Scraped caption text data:
-*-

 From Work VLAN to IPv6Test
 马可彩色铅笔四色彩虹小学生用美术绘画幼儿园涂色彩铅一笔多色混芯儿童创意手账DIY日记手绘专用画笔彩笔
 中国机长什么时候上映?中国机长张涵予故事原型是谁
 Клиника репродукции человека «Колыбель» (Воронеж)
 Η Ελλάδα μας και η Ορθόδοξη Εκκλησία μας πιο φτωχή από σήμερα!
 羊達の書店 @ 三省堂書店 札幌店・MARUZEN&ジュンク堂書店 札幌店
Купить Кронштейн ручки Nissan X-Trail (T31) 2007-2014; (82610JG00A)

-*-

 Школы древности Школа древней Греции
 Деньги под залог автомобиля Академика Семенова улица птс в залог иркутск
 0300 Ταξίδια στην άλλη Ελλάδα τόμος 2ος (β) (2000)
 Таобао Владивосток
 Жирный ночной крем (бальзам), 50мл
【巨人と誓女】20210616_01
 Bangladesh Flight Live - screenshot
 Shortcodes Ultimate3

-*-

_WHAT YOU HAVE TO DO_
All lines in the data above from the one with "中国机长什么时候上映?中国机长张涵予故事原型是谁" through the one with "Купить Кронштейн ручки" must be repeated exactly, and no others.

_WRITTEN SOLUTION_
 中国机长什么时候上映?中国机长张涵予故事原型是谁
 Клиника репродукции человека «Колыбель» (Воронеж)
 Η Ελλάδα μας και η Ορθόδοξη Εκκλησία μας πιο φτωχή από σήμερα!
 羊達の書店 @ 三省堂書店 札幌店・MARUZEN&ジュンク堂書店 札幌店
Купить Кронштейн ручки Nissan X-Trail (T31) 2007-2014; (82610JG00A)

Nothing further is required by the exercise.